Input:

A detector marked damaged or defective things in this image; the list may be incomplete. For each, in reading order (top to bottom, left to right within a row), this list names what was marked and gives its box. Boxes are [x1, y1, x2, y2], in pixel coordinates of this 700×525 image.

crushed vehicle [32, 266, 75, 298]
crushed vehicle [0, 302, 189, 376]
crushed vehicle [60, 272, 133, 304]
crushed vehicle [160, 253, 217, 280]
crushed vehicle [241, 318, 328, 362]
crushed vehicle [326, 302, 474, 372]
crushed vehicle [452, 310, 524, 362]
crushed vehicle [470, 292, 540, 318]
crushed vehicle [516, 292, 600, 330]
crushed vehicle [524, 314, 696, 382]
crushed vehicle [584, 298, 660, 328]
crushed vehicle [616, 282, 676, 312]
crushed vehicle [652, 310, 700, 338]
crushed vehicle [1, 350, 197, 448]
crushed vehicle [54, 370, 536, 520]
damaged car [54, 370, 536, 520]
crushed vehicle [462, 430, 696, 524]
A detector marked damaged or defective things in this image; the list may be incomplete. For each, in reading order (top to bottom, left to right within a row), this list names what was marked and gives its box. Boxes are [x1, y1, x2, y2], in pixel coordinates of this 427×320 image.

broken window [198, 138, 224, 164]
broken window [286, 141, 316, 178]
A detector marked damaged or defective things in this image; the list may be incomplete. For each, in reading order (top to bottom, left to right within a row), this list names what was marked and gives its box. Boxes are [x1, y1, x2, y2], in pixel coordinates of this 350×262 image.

...

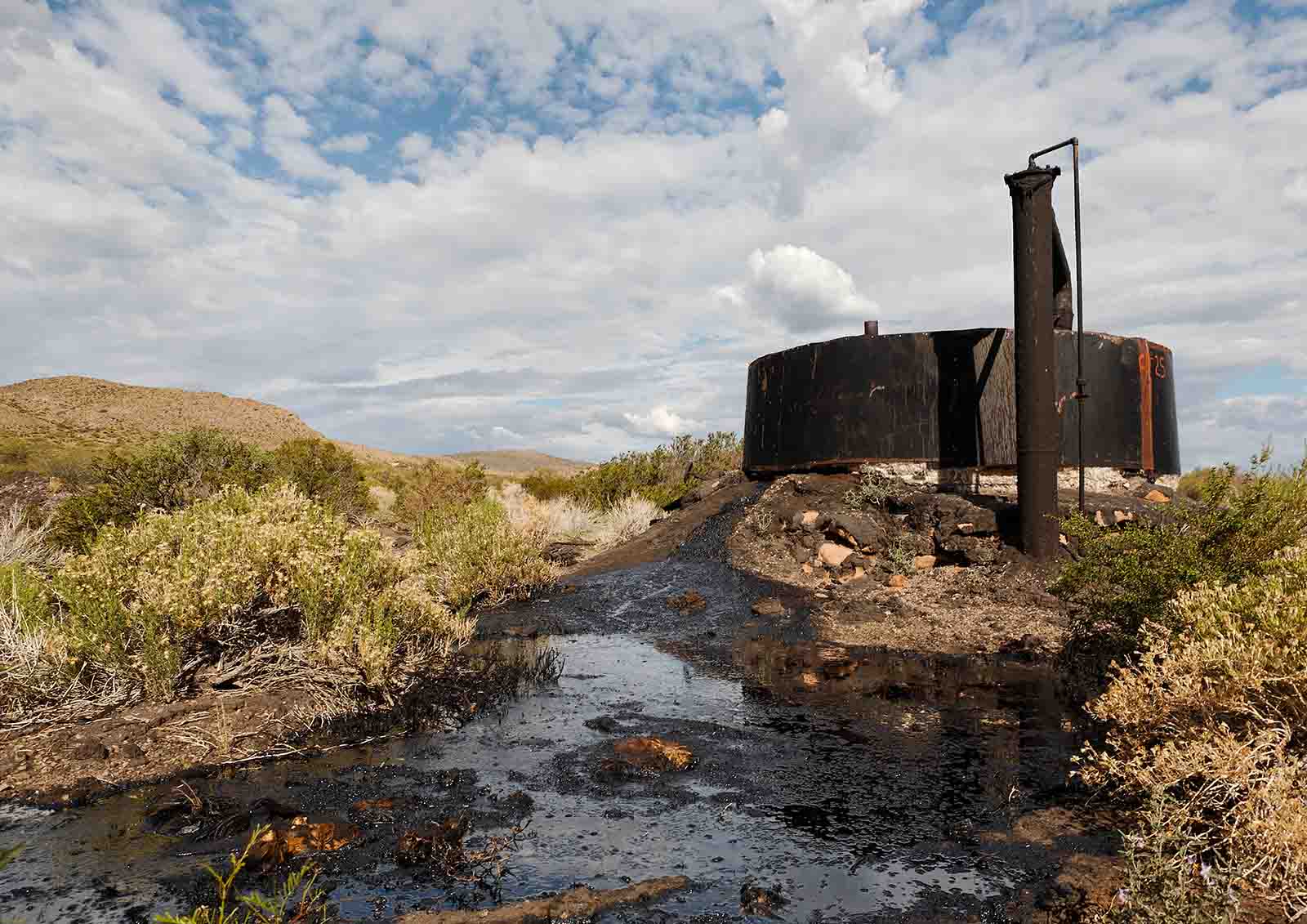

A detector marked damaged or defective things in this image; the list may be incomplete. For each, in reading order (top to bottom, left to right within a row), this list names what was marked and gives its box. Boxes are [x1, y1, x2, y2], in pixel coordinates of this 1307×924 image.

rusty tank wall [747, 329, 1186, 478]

---

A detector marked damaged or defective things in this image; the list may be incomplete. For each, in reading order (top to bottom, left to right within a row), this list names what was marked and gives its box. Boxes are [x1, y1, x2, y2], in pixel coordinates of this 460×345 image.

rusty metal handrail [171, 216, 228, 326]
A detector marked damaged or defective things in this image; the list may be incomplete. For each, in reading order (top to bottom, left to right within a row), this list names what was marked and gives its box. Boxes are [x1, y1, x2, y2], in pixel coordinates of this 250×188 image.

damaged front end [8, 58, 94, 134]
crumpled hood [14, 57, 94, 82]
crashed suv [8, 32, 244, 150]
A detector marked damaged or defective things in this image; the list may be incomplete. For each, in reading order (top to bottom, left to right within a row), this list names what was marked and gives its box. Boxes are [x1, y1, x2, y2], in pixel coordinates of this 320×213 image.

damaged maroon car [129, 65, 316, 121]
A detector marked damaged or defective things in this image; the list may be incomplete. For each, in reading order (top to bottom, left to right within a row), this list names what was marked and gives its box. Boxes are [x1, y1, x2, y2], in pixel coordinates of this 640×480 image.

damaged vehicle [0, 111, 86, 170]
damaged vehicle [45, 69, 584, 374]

About this task:
Please output exactly the lines between the one holding "this 427×320 image." and the one holding "this 350×262 image." in the records above, inclusive, and nothing more.

Reply:
A detector marked damaged or defective things in this image; the list may be incomplete. For each, in reading order (top to bottom, left to right within a row), this list names what was marked and gives its box. Boxes are [x1, y1, x2, y2], in pixel coordinates of this 427×320 image.

broken window [198, 138, 224, 164]
broken window [286, 141, 316, 178]
A detector marked damaged or defective things in this image; the list may be incomplete. For each, in reading order (top to bottom, left to right within a row), this list names what was marked and gives its box. Boxes are [x1, y1, x2, y2], in pixel coordinates of this 350×262 image.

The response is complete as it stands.